Would you please repeat the lines in the listing below from the one containing "order: Passeriformes" through the final one, exactly as they appear?
=== Begin Enclosure ===
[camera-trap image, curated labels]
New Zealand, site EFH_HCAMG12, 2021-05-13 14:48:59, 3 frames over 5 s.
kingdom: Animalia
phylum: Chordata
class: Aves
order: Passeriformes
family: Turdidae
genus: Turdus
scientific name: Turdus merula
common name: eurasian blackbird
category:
=== End Enclosure ===
● Result for this exercise:
order: Passeriformes
family: Turdidae
genus: Turdus
scientific name: Turdus merula
common name: eurasian blackbird
category:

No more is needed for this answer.